Breach of Contract
A breach of contract results when a brokerage firm fails to live up to written and/or verbal agreements regarding the handling of your account, which includes FINRA and SEC rules and laws. If your broker failed to fulfill promises made in your agreement, then your broker likely breached their contract with you. A New York investment breach of contract law firm like Malecki Law can review your contract and potential breaches at no cost. When you entered a professional relationship with your broker, you likely entered into a written agreement with them.
In general, contracts require the following elements: offer, acceptance, and consideration. The contract between you and your broker contains the terms of your relationship, such as the broker’s obligations owed to you as their client. Your broker may breach the contract by failing to perform subject to the contract terms. If it seems as though your broker did not perform her/his promises that were established at the outset of your relationship, your broker potentially breached their contract with you. A New York investment breach of contract attorney at Malecki Law can assess your potential case in a free consultation.
DamagesIf your broker engaged in breach of contract, you might be entitled to some form of damages. There are three types of damages: compensatory damages, liquidated damages, and punitive damages. Compensatory damages are meant to compensate investors for the financial losses they sustained due to the broker’s breach of contract. Compensatory damages tend to be the most common type of damages. Liquidated damages may be awarded if there was a liquidation clause in the initial contract, which would contain a fixed amount of damages to be paid to the non-breaching party, the investor in this case. Lastly, punitive damages are the least common type of damages because they are intended to punish the broker’s intentional misconduct. If you notice your broker failed to fulfill promises made in your agreement, you need an experienced investment breach of contract lawyer in New York at Malecki Law who can review your contracts and advise you accordingly.
Next steps – Dispute ResolutionIf you have a viable breach of contract claim, you can file for FINRA Arbitration. Arbitration is an alternative to going to court and tends to be faster and less expensive.
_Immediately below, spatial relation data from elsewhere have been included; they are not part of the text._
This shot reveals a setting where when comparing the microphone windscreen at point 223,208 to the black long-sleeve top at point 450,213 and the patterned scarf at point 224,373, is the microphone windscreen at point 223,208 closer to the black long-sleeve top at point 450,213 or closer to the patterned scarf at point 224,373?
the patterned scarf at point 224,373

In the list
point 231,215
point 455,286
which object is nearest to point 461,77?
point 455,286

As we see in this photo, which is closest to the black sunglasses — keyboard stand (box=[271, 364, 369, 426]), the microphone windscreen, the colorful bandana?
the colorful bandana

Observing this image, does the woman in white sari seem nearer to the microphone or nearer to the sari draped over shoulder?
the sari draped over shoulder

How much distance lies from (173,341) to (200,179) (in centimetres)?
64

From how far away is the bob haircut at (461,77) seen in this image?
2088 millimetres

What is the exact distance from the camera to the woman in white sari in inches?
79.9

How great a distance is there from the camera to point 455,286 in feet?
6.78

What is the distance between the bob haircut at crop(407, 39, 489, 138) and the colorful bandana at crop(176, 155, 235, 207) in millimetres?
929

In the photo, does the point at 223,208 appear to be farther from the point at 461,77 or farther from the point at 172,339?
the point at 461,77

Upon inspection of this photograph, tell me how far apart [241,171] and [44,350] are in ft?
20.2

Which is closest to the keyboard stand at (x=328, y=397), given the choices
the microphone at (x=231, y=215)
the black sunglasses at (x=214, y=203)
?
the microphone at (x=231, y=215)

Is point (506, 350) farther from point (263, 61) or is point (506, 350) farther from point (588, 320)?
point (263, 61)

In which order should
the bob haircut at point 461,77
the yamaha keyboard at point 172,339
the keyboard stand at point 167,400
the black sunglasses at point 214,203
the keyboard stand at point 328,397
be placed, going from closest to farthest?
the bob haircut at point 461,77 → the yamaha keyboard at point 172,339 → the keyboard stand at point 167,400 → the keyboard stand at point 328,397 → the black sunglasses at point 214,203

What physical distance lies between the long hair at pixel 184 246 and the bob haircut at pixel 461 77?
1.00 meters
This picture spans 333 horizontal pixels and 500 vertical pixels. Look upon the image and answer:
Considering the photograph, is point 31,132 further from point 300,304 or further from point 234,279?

The first step to the arbitration process is filing a statement of claim against your broker and/or brokerage firm (the respondent). The statement of claim outlines the dispute with the respondent, relevant legal arguments, and damages. The respondent must then timely file a statement of answer. Then, the parties engage in arbitrator selection, prehearing conferences, and discovery. If you notice your broker failed to perform the terms outlined in your agreement, your broker may have breached their contract. A New York investment breach of contract law firm like Malecki Law is skilled at these claims. The previously mentioned steps all lead up to the hearing. After the hearing, a panel of arbitrators will issue an arbitration award, which will include damages awarded among other things. If a claimant investor is awarded damages, the respondent has thirty days to make payment. At any point, you can request mediation. Mediation is an informal route to dispute resolution, which is typically faster and less expensive than litigation or arbitration. Through mediation, both parties have the common goal of reaching a settlement.